Arriving at the Hilton Waikoloa Village
I spent the morning and early afternoon driving the Saddle Road up between Mauna Kea and Mauna Loa. My time there is the subject of another post. I’d been planning on driving out to the Keck Observatory on Mauna Loa, but instead I ended up taking a nature hike with protesters. Go figure.
By the time I made it down to sea level again, it was about 1:00. This is earlier than standard check-in time, but I thought I’d give it a try. Parking in the massive Hilton parking lot, I walked to the lobby. The Hilton charges $30 per night for self parking and $37 for valet. I find this outrageous, but there really isn’t anything you can do. If you read my review of the Sheraton Kona, at least that hotel has an easy parking hack.
The lobby is extensive. There is the grand staircase straight in front of you, the concierge to the right, and the front desk to the left. The grand staircase gives you a nice view of the lagoon area of the resort.
There were a few people in the check-in line when I arrived, but it moved quickly.
Fortunately, my room was ready and I was able to check-in. I’d hoped that’d be the case, as I needed to charge lunch to my room. One of the benefits of staying at the Hilton Waikoloa Village is that you can use the resort credit from a Hilton Aspire card to cover charges during the stay. I billed everything to the room and American Express credited the entire amount back. I even still have some of the $250 to spare.
My room was in the Lagoon Tower, which is a decent walk. The Hilton Waikoloa actually has a tram. I walk nearly as fast, so I didn’t find it useful. But for any guests with mobility issues, it is helpful. It’ll take you between towers and the lobby.
The interior area of the Lagoon Tower features a lake. The tower is more central to the resort amenities.
There are actually multiple properties that are all part of the same Hilton Waikoloa Resort complex. Hilton’s website will pull up five different options for Waikoloa Village. There is the Hilton Waikoloa Village and the Ocean Tower “properties”, and then three options that are part of Hilton Grand Vacations. It was confusing trying to decide which to book, but going with the main resort itself seemed best.

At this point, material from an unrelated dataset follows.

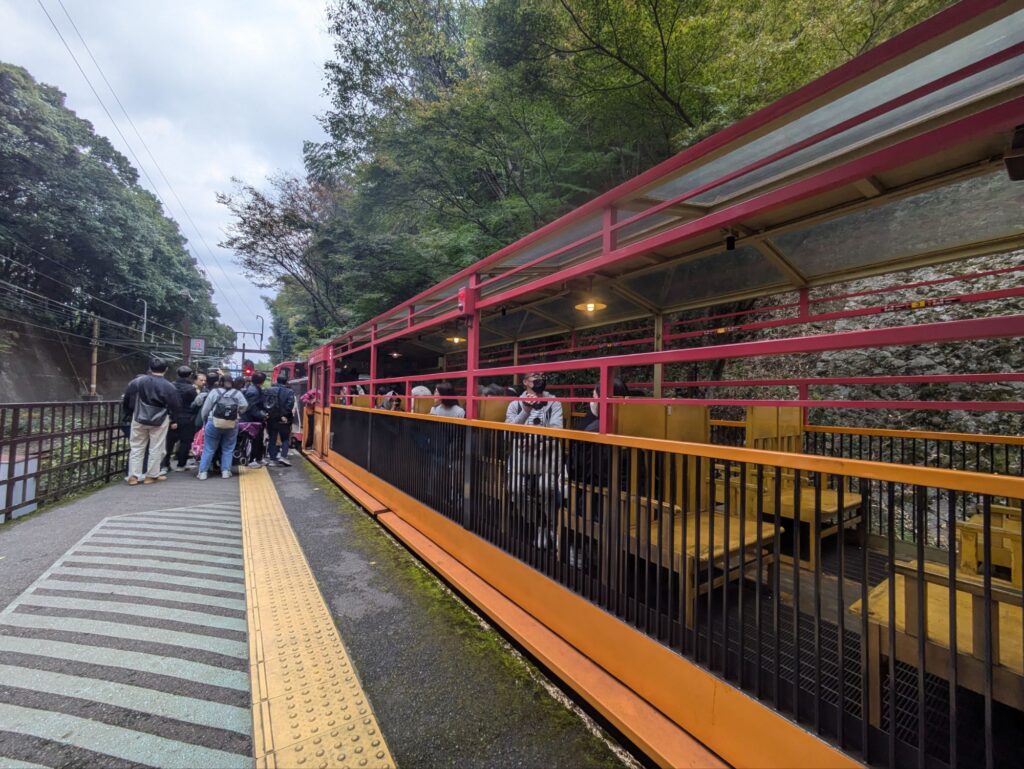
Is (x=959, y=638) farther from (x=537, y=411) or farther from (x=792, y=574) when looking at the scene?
(x=537, y=411)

The Hilton Waikoloa Resort has two different towers: the Lagoon Tower and the Palace Tower (since I guess you have to specifically book the Ocean Tower if you want it?). I was given a room in the Lagoon Tower, which is the nicer of the two, although I’d booked a Palace Tower King Room. The Hilton website very clearly stated that no complimentary upgrades would be given due to the demand at the hotel, but I’d been upgraded anyway as a Diamond member. It was even an ocean view room.
Makai Ocean View King Room
MAKAI rooms in the Lagoon Tower are a spacious 530 square feet. I don’t know how they compare to rooms in the Palace Tower except based on Hilton’s descriptions, but the first impression was very good.
The bathroom is fairly open with a large double-sink area. There is no door between this section and the rest of the room, which I prefer when traveling with the family, as the whole restroom isn’t occupied when one person needs to use it.
Through the door are the shower and toilet.
All of the bath amenities carry the same room branding as well.
Each room in the resort has a Playstation system for use. Part of the daily resort fee includes rental of games. I didn’t use the system during the stay.
And here we have the closet. The room also has a mini-fridge under the cabinet in the entryway.
One benefit of the room was certainly the lanai. You can enjoy the warmth of Hawaii right from your room.
One of the best features of the room was certainly the view. It looked out over the Dolphin Quest and Lagoon, with the Ocean Tower across the way and the ocean beyond.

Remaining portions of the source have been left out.